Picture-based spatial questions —
"""

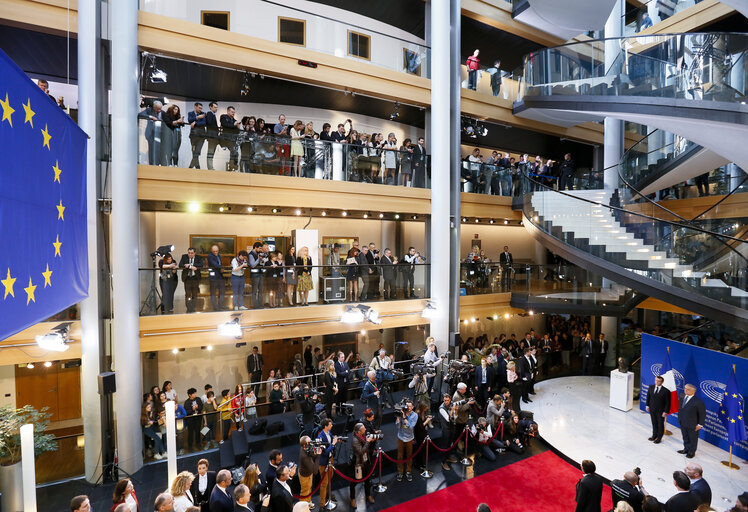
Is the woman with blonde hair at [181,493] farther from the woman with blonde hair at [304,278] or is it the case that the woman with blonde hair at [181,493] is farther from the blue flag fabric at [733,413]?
the blue flag fabric at [733,413]

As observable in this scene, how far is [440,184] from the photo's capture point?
12430mm

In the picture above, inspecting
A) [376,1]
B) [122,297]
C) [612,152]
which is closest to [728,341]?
[612,152]

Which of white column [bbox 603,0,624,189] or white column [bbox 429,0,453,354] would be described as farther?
white column [bbox 603,0,624,189]

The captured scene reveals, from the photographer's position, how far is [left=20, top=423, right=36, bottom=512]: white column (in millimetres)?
4629

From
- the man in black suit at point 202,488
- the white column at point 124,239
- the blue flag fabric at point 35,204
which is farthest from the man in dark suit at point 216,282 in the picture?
the blue flag fabric at point 35,204

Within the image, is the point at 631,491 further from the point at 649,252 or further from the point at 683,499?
the point at 649,252

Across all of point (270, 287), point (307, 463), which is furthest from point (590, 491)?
point (270, 287)

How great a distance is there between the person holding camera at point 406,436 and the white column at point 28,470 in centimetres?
581

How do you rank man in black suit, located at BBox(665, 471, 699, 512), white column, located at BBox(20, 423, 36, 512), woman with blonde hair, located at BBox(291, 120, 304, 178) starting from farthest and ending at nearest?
woman with blonde hair, located at BBox(291, 120, 304, 178) → man in black suit, located at BBox(665, 471, 699, 512) → white column, located at BBox(20, 423, 36, 512)

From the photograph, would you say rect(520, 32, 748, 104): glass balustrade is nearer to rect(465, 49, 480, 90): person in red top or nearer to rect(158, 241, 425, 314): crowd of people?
rect(465, 49, 480, 90): person in red top

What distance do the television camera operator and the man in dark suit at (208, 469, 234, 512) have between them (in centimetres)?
134

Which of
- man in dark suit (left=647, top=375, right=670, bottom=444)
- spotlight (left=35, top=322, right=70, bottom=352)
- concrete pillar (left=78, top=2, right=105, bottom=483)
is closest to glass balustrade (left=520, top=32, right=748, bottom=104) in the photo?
man in dark suit (left=647, top=375, right=670, bottom=444)

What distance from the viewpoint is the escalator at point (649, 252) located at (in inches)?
306

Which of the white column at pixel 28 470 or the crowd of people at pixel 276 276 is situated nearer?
the white column at pixel 28 470
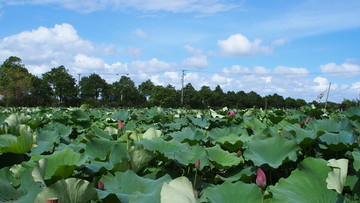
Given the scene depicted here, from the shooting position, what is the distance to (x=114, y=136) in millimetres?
2373

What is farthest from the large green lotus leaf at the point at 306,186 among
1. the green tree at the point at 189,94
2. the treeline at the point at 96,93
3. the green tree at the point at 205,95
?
the green tree at the point at 205,95

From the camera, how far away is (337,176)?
1.10m

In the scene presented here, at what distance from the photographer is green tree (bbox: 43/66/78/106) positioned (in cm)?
6669

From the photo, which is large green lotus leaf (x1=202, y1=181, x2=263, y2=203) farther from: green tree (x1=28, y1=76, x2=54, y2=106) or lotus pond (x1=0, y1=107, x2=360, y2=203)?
green tree (x1=28, y1=76, x2=54, y2=106)

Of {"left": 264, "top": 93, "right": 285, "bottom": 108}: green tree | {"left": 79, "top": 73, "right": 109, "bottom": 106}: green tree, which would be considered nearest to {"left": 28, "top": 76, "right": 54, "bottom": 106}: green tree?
{"left": 79, "top": 73, "right": 109, "bottom": 106}: green tree

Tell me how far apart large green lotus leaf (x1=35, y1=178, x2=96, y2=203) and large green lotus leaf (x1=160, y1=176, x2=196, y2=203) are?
0.21 m

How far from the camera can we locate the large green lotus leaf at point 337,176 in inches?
42.1

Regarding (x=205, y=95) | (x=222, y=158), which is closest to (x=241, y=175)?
(x=222, y=158)

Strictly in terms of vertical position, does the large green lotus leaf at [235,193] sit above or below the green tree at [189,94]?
above

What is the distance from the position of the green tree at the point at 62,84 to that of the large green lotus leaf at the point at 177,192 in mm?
68187

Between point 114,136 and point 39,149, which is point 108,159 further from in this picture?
point 114,136

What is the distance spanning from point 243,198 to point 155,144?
73cm

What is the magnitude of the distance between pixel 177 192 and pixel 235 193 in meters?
0.22

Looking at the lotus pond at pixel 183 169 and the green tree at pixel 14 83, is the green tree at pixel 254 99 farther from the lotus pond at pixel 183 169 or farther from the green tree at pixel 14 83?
the lotus pond at pixel 183 169
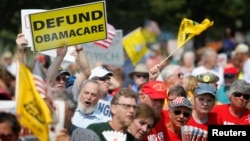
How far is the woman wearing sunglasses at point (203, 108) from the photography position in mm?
11531

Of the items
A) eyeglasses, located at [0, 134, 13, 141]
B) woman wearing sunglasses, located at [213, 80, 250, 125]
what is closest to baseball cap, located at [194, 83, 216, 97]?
woman wearing sunglasses, located at [213, 80, 250, 125]

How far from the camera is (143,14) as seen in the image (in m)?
32.7

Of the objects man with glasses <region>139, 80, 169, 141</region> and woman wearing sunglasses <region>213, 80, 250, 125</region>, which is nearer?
man with glasses <region>139, 80, 169, 141</region>

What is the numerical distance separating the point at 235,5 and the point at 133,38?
12.7 m

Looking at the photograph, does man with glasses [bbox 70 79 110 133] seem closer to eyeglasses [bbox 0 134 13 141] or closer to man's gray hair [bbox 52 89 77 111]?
man's gray hair [bbox 52 89 77 111]

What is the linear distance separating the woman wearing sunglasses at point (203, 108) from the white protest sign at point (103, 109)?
0.88 m

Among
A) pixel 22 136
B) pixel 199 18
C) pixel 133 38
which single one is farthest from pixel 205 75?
pixel 199 18

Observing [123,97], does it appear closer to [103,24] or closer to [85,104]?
[85,104]

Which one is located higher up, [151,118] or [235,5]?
[235,5]

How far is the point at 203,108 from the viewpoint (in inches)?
456

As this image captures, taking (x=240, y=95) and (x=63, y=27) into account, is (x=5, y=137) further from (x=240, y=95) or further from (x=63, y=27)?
(x=240, y=95)

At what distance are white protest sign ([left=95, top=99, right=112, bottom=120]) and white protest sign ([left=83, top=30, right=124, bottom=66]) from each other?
13.8 feet

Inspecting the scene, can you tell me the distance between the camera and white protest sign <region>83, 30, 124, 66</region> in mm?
16609

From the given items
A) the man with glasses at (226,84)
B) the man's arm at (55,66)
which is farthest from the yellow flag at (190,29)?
the man with glasses at (226,84)
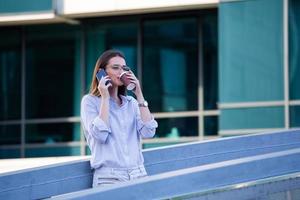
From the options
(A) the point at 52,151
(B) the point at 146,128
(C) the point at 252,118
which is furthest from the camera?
(A) the point at 52,151

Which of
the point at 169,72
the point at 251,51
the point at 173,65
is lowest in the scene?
the point at 169,72

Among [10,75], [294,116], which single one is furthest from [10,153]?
[294,116]

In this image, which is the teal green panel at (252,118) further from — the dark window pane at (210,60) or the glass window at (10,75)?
the glass window at (10,75)

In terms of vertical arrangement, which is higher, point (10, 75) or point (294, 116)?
point (10, 75)

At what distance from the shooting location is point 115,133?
18.6ft

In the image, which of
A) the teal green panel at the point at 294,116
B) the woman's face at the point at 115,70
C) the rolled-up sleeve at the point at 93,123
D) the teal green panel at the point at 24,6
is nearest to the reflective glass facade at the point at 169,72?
the teal green panel at the point at 294,116

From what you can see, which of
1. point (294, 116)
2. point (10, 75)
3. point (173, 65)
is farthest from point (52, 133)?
point (294, 116)

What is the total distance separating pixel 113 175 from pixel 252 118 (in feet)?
32.3

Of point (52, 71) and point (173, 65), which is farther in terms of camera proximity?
point (52, 71)

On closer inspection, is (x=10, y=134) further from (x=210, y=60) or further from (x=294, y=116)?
(x=294, y=116)

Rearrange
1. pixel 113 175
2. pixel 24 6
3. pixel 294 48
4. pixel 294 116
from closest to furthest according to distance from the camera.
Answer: pixel 113 175 < pixel 294 116 < pixel 294 48 < pixel 24 6

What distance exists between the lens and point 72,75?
18.7 metres

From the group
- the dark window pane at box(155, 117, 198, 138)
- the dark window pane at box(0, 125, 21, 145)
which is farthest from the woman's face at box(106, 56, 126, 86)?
the dark window pane at box(0, 125, 21, 145)

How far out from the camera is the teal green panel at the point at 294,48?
48.9 feet
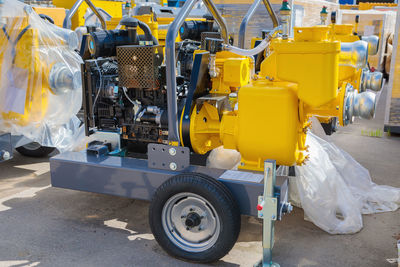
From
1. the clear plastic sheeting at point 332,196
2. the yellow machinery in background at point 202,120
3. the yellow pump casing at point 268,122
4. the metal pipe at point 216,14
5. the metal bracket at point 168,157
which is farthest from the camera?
the clear plastic sheeting at point 332,196

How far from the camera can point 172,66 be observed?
9.36 feet

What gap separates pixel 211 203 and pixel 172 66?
95 cm

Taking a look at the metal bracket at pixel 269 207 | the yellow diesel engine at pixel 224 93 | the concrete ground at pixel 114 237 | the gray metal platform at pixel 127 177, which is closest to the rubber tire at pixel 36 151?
the concrete ground at pixel 114 237

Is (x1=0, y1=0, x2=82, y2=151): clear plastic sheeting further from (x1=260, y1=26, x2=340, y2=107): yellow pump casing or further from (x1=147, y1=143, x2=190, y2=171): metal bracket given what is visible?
(x1=260, y1=26, x2=340, y2=107): yellow pump casing

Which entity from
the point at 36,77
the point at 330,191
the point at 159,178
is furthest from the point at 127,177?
the point at 36,77

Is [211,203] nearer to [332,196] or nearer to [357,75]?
[332,196]

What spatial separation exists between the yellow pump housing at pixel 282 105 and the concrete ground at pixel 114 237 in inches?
25.2

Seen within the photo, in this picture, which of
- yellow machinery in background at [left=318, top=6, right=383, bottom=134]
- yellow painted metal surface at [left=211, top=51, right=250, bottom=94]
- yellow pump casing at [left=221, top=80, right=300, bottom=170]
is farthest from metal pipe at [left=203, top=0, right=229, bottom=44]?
yellow machinery in background at [left=318, top=6, right=383, bottom=134]

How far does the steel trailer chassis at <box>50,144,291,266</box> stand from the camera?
8.61ft

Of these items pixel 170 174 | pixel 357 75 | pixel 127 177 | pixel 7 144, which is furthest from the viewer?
pixel 7 144

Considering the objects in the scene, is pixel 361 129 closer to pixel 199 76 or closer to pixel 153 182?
pixel 199 76

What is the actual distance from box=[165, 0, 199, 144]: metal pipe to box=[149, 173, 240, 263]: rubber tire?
0.34m

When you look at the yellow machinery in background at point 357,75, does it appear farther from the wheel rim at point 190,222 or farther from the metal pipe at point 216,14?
the wheel rim at point 190,222

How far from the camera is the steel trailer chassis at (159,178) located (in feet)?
8.61
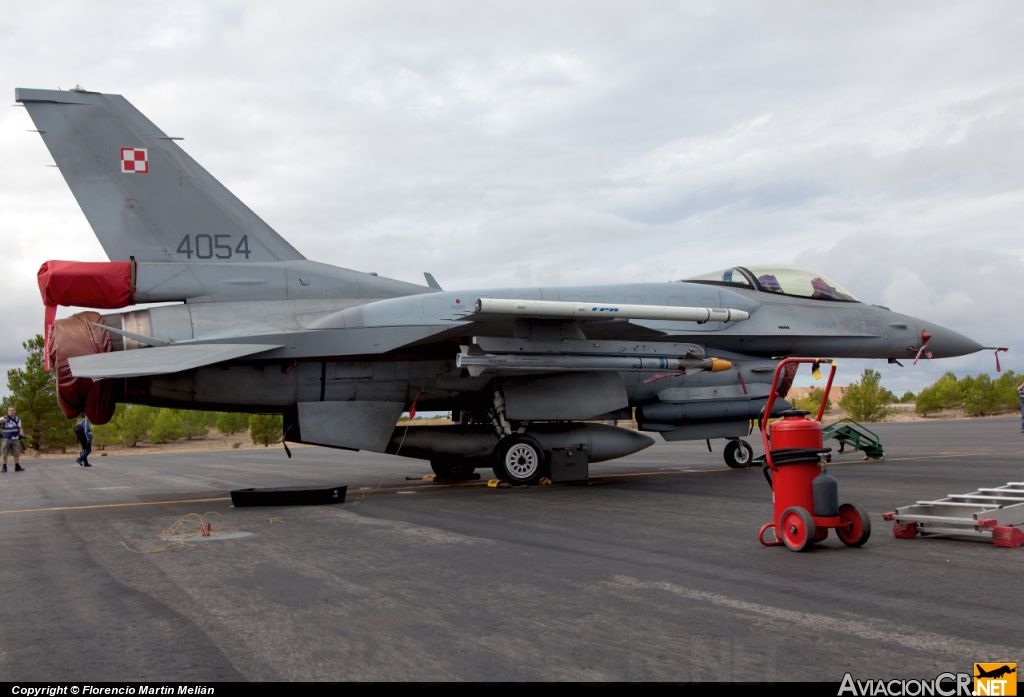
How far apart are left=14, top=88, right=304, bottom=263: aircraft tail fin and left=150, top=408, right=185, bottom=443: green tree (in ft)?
118

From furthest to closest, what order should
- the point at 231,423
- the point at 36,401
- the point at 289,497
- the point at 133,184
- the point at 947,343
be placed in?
the point at 231,423 → the point at 36,401 → the point at 947,343 → the point at 133,184 → the point at 289,497

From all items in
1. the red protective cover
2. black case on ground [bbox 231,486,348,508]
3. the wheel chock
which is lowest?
black case on ground [bbox 231,486,348,508]

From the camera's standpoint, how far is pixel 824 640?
150 inches

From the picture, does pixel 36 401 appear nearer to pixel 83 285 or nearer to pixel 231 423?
pixel 231 423

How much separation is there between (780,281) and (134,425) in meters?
40.1

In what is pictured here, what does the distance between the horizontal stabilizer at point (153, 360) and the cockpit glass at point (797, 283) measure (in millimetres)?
9292

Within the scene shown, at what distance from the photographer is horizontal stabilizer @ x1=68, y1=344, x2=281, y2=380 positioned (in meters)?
9.44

"""

Problem to work on — Copy the records word for word, starting at their beginning and going on through the line that contains "woman with blonde hair, located at BBox(291, 120, 304, 178) →", including that line. Leave the pictures out.

Result —
Is the woman with blonde hair at [181,493] farther from the woman with blonde hair at [304,278] or is it the case that the woman with blonde hair at [181,493] is farther from the blue flag fabric at [733,413]?
the blue flag fabric at [733,413]

As observable in this scene, how far is [440,184] from the photo's capture point?
12430mm

In the picture above, inspecting
A) [376,1]
B) [122,297]
C) [612,152]
which is closest to [728,341]?
[612,152]

Which of white column [bbox 603,0,624,189] or white column [bbox 429,0,453,354] would be described as farther?
white column [bbox 603,0,624,189]

The captured scene reveals, from the photographer's position, how far is [left=20, top=423, right=36, bottom=512]: white column (in millimetres)?
4629

From
- the man in black suit at point 202,488
- the white column at point 124,239
- the blue flag fabric at point 35,204
which is farthest from the man in dark suit at point 216,282 in the picture?
the blue flag fabric at point 35,204

Within the image, is the point at 631,491 further from the point at 649,252 or further from the point at 683,499?
the point at 649,252

Across all of point (270, 287), point (307, 463), which is furthest from point (590, 491)?
point (270, 287)

How great a distance is there between the person holding camera at point 406,436 and the white column at point 28,470 in centimetres?
581

How do you rank man in black suit, located at BBox(665, 471, 699, 512), white column, located at BBox(20, 423, 36, 512), woman with blonde hair, located at BBox(291, 120, 304, 178) starting from farthest and ending at nearest?
woman with blonde hair, located at BBox(291, 120, 304, 178) → man in black suit, located at BBox(665, 471, 699, 512) → white column, located at BBox(20, 423, 36, 512)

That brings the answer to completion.